И тут в Москве зарядили дожди, пробудив слабую надежду, что поездку можно отменить. «Кто ж едет к черту на кулички в такую погоду?» — сказал он Борскому. Вместо ответа, словно предвидя этот ход, Борский положил перед ним вырезку из газеты, где сообщалось, что в Карелии и Архангельской области стоит сухая, жаркая погода. «На Соловках же, вы сами знаете, особый микроклимат, там всегда на два-три градуса теплее, чем на всем Беломорье». Так же был снят вопрос об экипировке: Борский притащил огромный рюкзак, куда без труда вошли все необходимые им обоим в поездке вещи, включая теплое белье, плащ с подстежкой, кепку с наушниками, книги, сам Борский, странствуя, читал лишь путевые справочники. На долю Егошина оставалась аэрофлотская наплечная сумка с умывальными принадлежностями. Жизненный обиход Егошина был настолько портативен, что не давал зацепки для отмены путешествия. Ни больных родственников (здоровых тоже не водилось), ни кошмара предстоящего ремонта, ни бракоразводных осложнений, ни сверхурочной работы — и Егошин смертельно затосковал.

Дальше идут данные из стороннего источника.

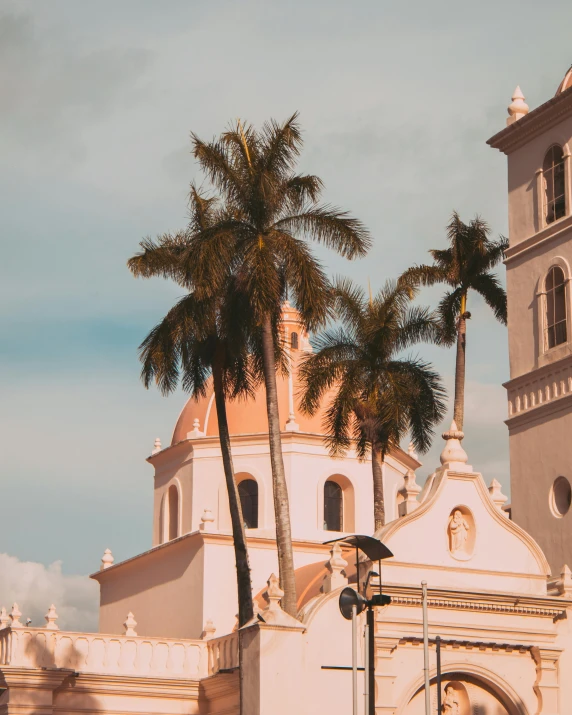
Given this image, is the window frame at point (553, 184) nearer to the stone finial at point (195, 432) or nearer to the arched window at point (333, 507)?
the arched window at point (333, 507)

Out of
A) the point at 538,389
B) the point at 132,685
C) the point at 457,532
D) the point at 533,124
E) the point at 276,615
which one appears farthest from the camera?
the point at 533,124

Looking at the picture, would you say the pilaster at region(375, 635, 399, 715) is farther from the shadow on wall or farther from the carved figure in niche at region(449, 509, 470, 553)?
the shadow on wall

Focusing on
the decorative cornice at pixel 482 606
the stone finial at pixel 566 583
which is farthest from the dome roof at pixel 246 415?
the decorative cornice at pixel 482 606

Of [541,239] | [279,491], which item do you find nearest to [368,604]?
[279,491]

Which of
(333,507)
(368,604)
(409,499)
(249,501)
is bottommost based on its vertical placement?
(368,604)

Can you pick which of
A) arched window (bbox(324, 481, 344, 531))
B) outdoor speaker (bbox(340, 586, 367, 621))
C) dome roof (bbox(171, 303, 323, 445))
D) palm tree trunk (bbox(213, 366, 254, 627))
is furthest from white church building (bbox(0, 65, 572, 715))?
outdoor speaker (bbox(340, 586, 367, 621))

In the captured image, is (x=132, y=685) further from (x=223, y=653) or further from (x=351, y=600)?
(x=351, y=600)

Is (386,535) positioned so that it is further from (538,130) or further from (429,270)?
(538,130)

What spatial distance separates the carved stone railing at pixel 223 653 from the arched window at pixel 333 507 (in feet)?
36.2

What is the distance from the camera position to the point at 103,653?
31.2 meters

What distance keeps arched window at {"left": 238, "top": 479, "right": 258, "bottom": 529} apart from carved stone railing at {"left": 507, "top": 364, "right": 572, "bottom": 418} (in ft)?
31.9

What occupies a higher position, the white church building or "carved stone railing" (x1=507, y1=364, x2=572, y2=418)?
"carved stone railing" (x1=507, y1=364, x2=572, y2=418)

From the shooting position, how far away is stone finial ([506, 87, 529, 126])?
37562 mm

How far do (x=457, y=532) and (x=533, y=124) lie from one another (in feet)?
39.0
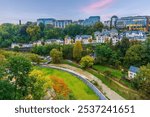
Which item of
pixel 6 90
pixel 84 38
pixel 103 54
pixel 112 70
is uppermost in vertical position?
pixel 84 38

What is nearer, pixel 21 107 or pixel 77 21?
pixel 21 107

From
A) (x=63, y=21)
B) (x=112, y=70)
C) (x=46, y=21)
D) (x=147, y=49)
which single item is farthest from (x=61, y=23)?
(x=147, y=49)

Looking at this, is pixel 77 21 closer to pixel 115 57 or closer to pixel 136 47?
pixel 115 57

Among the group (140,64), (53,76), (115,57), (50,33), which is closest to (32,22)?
(50,33)

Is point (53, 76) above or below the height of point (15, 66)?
below

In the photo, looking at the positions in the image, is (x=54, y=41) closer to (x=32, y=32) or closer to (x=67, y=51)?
(x=67, y=51)

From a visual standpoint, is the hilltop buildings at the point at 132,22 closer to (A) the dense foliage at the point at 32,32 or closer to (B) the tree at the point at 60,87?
(A) the dense foliage at the point at 32,32
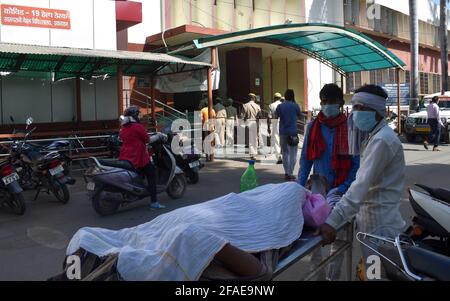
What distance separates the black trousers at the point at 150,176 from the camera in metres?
7.29

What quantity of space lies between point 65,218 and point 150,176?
141 centimetres

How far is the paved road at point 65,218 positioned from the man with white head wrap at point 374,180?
5.21 feet

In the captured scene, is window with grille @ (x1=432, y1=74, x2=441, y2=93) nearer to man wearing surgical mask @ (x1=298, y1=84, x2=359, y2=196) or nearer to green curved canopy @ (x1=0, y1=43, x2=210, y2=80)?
green curved canopy @ (x1=0, y1=43, x2=210, y2=80)

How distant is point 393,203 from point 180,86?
11705 millimetres

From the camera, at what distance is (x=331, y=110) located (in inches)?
160

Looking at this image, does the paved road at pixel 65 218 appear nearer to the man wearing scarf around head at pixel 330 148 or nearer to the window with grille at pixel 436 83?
the man wearing scarf around head at pixel 330 148

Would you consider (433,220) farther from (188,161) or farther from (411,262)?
(188,161)

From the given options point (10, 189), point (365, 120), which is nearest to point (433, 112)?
Result: point (10, 189)

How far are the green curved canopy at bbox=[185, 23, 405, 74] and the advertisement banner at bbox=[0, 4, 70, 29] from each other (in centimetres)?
383

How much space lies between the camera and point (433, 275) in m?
2.29

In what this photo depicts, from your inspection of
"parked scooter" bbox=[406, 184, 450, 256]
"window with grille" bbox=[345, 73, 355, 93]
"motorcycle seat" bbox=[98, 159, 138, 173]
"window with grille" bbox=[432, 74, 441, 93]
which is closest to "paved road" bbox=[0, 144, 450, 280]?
"motorcycle seat" bbox=[98, 159, 138, 173]

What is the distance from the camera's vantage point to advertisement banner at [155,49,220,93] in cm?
1334

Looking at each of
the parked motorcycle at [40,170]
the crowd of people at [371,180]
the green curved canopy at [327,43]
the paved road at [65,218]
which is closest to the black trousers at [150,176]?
the paved road at [65,218]
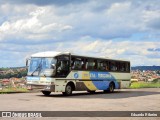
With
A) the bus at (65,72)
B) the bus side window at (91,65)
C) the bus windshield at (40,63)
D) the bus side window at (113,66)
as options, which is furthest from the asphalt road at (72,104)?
the bus side window at (113,66)

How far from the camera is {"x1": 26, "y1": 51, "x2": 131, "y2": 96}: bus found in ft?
82.5

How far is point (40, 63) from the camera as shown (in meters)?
25.7

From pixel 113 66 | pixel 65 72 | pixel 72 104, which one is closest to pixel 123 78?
pixel 113 66

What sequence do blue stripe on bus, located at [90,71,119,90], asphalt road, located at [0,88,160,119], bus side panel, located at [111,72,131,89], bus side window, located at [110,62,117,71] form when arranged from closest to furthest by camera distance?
asphalt road, located at [0,88,160,119] → blue stripe on bus, located at [90,71,119,90] → bus side window, located at [110,62,117,71] → bus side panel, located at [111,72,131,89]

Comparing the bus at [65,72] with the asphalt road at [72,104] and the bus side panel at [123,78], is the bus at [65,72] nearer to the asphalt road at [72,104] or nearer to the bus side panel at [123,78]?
the bus side panel at [123,78]

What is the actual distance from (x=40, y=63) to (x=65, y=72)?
5.51 ft

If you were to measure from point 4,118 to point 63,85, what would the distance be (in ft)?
42.9

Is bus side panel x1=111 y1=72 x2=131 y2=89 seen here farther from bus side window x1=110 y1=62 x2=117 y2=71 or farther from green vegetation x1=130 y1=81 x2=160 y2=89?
green vegetation x1=130 y1=81 x2=160 y2=89

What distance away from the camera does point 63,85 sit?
25.9m

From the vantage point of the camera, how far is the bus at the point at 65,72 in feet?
82.5

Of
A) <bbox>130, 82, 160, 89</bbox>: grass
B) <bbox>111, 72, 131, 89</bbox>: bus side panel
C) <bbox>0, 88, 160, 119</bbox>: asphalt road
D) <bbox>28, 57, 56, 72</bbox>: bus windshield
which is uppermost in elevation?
<bbox>28, 57, 56, 72</bbox>: bus windshield

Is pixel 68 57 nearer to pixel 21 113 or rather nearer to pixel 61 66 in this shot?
pixel 61 66

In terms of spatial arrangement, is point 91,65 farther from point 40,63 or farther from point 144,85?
point 144,85

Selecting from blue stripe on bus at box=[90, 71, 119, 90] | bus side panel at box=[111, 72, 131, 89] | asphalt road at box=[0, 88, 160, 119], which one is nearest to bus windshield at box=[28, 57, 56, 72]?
asphalt road at box=[0, 88, 160, 119]
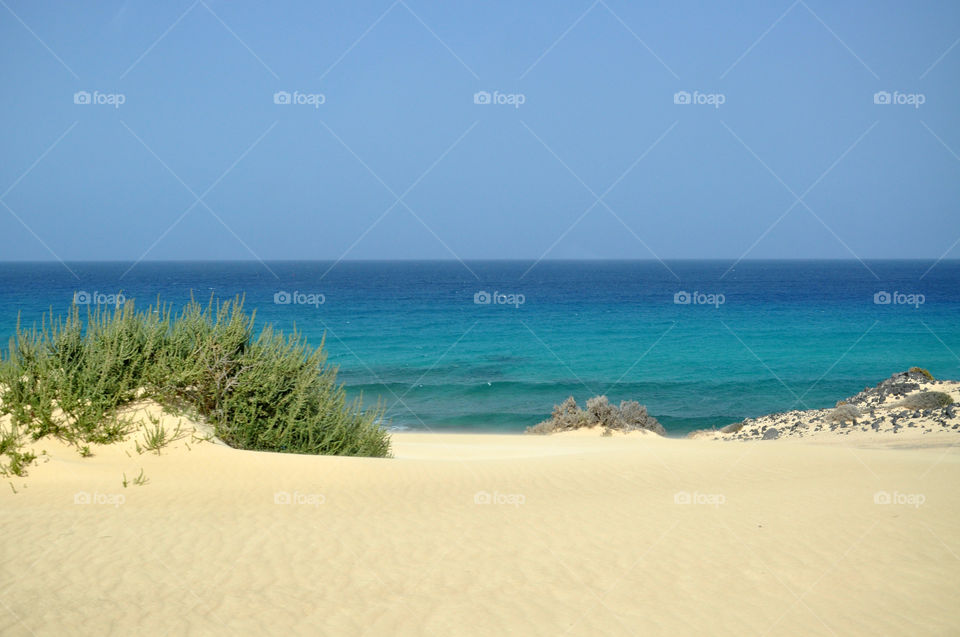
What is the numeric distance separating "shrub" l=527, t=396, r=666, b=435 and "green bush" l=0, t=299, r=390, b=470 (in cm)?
1057

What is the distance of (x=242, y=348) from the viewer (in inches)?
488

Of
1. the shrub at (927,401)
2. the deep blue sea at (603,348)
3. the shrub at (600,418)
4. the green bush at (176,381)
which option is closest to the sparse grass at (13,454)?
the green bush at (176,381)

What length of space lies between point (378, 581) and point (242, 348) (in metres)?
6.47

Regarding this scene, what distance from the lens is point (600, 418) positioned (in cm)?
2217

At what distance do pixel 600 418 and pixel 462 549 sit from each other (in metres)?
14.8

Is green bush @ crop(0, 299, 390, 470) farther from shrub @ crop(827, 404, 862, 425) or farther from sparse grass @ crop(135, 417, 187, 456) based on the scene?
shrub @ crop(827, 404, 862, 425)

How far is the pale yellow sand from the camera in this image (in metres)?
6.17

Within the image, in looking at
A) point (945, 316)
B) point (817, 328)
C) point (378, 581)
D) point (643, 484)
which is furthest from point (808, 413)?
point (945, 316)

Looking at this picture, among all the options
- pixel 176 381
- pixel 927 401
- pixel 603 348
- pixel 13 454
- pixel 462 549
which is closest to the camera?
pixel 462 549

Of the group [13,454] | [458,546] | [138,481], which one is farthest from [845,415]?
[13,454]

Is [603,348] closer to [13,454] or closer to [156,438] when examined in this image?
[156,438]

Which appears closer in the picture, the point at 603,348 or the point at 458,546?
the point at 458,546

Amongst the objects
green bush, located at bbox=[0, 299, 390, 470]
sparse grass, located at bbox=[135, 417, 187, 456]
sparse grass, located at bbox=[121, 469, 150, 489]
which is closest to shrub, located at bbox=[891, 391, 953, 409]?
green bush, located at bbox=[0, 299, 390, 470]

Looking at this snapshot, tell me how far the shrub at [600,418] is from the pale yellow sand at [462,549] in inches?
392
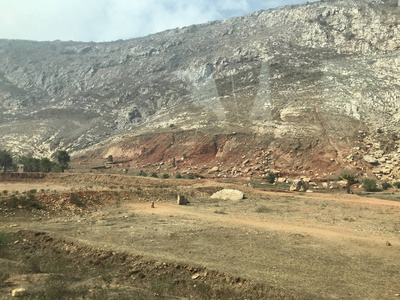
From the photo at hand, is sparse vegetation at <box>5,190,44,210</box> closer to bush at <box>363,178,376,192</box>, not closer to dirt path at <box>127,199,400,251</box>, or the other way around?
dirt path at <box>127,199,400,251</box>

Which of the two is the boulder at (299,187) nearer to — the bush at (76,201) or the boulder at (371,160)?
the boulder at (371,160)

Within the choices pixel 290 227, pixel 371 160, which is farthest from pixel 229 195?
pixel 371 160

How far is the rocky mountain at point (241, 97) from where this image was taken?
50.2 meters

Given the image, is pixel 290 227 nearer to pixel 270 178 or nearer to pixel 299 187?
pixel 299 187

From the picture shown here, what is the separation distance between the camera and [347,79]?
62.6 m

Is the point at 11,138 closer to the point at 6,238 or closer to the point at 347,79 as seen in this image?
the point at 6,238

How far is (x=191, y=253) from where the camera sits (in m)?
10.2

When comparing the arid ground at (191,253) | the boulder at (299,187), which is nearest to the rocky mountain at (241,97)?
the boulder at (299,187)

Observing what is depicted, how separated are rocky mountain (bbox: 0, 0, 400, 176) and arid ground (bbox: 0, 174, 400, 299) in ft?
102

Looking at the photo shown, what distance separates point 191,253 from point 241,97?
208ft

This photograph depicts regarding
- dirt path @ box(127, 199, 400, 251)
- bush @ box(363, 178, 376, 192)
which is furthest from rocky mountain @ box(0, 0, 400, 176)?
dirt path @ box(127, 199, 400, 251)

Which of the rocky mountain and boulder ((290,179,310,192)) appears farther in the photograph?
the rocky mountain

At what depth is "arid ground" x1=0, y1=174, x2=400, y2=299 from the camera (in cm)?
782

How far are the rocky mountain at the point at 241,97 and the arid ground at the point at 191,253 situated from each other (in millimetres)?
31126
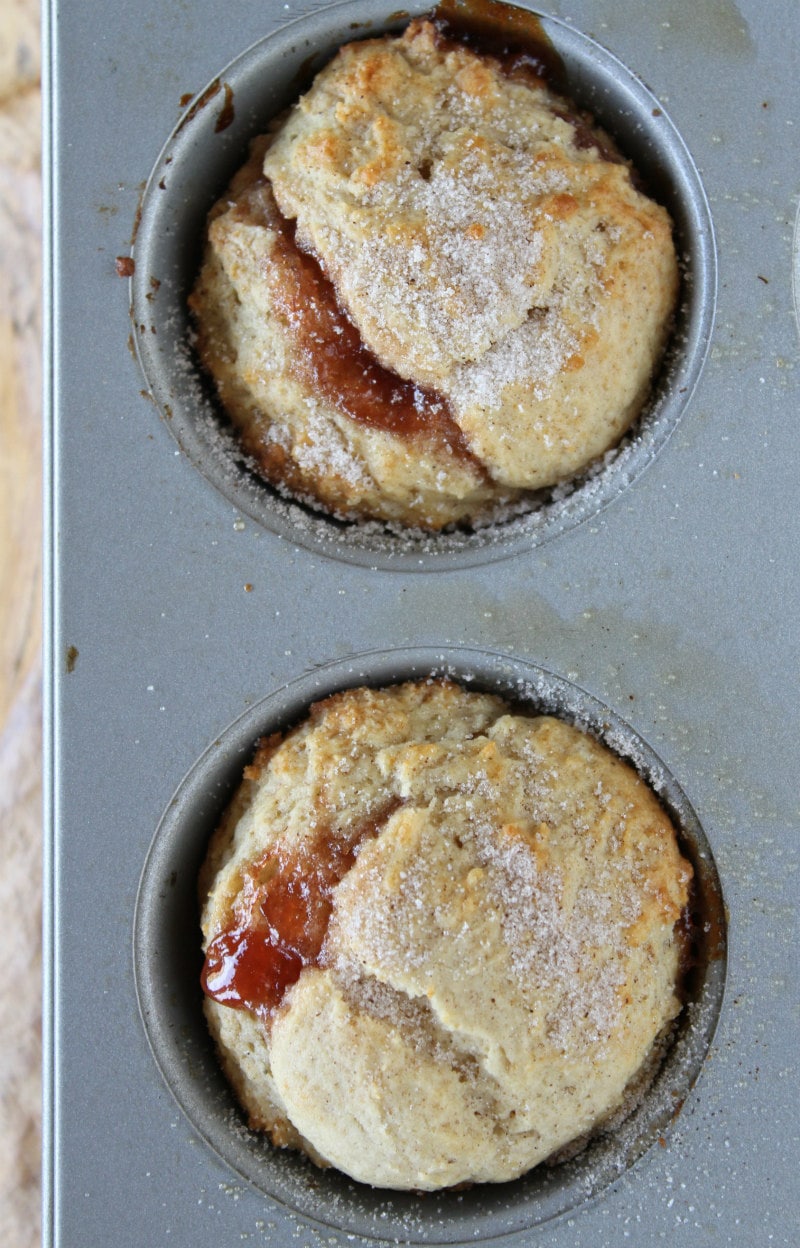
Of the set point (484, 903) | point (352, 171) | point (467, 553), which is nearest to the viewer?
point (484, 903)

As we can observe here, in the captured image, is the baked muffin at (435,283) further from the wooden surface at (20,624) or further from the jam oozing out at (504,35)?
the wooden surface at (20,624)

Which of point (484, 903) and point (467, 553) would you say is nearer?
point (484, 903)

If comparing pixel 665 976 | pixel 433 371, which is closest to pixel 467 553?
pixel 433 371

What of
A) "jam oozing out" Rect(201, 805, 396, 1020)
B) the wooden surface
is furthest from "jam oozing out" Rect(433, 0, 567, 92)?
"jam oozing out" Rect(201, 805, 396, 1020)

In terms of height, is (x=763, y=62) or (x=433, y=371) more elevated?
(x=763, y=62)

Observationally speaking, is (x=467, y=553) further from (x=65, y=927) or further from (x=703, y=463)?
(x=65, y=927)

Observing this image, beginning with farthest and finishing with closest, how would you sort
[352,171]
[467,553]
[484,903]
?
[467,553], [352,171], [484,903]

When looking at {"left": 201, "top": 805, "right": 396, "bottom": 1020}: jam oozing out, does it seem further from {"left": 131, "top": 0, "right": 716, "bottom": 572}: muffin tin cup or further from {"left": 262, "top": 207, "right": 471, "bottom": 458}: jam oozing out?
{"left": 262, "top": 207, "right": 471, "bottom": 458}: jam oozing out
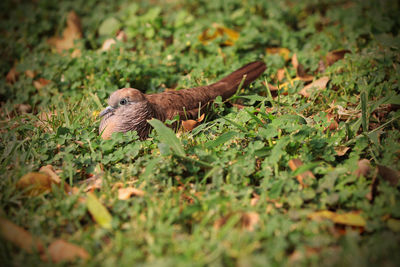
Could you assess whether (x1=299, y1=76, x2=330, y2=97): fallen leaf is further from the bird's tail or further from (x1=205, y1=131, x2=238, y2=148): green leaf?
(x1=205, y1=131, x2=238, y2=148): green leaf

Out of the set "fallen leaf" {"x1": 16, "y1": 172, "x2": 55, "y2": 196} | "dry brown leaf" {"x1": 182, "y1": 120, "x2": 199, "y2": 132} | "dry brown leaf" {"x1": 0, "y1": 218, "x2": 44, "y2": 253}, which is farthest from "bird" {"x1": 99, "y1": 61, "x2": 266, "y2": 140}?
"dry brown leaf" {"x1": 0, "y1": 218, "x2": 44, "y2": 253}

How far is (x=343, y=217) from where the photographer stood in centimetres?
223

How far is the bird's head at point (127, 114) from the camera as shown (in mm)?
3191

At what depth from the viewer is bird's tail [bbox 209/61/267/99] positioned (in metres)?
3.71

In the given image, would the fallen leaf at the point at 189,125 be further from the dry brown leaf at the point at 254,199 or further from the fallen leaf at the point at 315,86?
the fallen leaf at the point at 315,86

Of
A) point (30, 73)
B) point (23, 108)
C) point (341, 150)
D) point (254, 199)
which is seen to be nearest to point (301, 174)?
point (254, 199)

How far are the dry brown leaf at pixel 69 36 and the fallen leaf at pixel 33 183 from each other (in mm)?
3193

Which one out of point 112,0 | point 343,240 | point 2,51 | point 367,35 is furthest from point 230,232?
point 112,0

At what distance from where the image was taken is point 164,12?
228 inches

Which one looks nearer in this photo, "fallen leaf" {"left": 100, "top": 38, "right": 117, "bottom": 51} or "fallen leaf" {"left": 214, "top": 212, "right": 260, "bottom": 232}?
"fallen leaf" {"left": 214, "top": 212, "right": 260, "bottom": 232}

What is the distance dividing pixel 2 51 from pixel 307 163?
14.7ft

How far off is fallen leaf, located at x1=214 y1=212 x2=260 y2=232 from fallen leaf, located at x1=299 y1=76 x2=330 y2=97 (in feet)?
6.42

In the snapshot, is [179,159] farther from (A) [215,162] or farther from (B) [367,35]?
(B) [367,35]

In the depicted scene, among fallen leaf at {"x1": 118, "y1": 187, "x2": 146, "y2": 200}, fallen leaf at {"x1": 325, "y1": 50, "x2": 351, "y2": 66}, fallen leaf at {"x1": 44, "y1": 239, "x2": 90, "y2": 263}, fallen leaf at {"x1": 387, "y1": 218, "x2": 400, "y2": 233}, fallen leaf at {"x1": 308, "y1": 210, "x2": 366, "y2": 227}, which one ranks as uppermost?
fallen leaf at {"x1": 44, "y1": 239, "x2": 90, "y2": 263}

Объяснить это болезненное чувство он не мог: неужели ему так жалко расстаться на неделю со своей убогой комнатенкой, прокуренной гостями, как подвальная бильярдная, с привычным, до стыда жалким укладом: утренняя толчея возле уборной, жидкий кофе, чаще всего пустой, машинальная неизменность всех движений и жестов, пока он не окажется за рабочим столом на сквозняке и не погрузится в очередную рукопись, — тут кончался пустой автоматизм и начиналась жизнь духа, но поскольку Борский отправил его в отпуск, то единственно осмысленная часть дня отпала; что же осталось? — валяние на продавленном диване, порой тусклое ожидание «даменбезуха», хорошо, коли тщетное, но это случалось редко, и тяжкая расплата скукой за бедное наслаждение, да еще зашельцы — большей частью вовсе не нужные… Так чего же он тосковал, чего страшился? Перемены как таковой, обрыва рутины?.. Он привык жить по инерции, а сейчас от него потребуются какие-то непривычные поступки… Трусость, как и храбрость, бывает разная. Егошин не был физическим трусом, это доказала война — страх ни разу не коснулся спокойно бьющегося сердца маленького писаря: ни в том единственном бою, за который он получил награду, ни во время бессчетных бомбежек, ни когда дивизия попала в «котел» и чуть было не сварилась в нем; с не меньшим хладнокровием относился он и к опасностям мирных дней: все городские страхи — перед гнусным убийцей Ионесяном, подворотными юнцами с хорошо наточенными напильниками, окраинами в ночную пору, пьяными хулиганами — не достигали сознания Егошина. Он вовсе не испытывал презрения к своему пребыванию на земле, но инстинкт самосохранения был в нем явно притушен. А вот за окружающих он боялся, население мира казалось ему хрупким и непрочным. Он весь сжимался при виде ребенка, переходящего улицу, постоянно пристраивал куда-то бродячих собак и кошек, поскольку жильцы его коммуналки наложили запрет на всякую живность; своих подруг он старался проводить до самого порога их дома (где-нибудь в Медведкове или Бирюлеве), что тех не всегда устраивало, при виде же летящего в небе самолета бормотал про себя нечто вроде молитвы во здравие и спасение путешествующих по воздушному океану.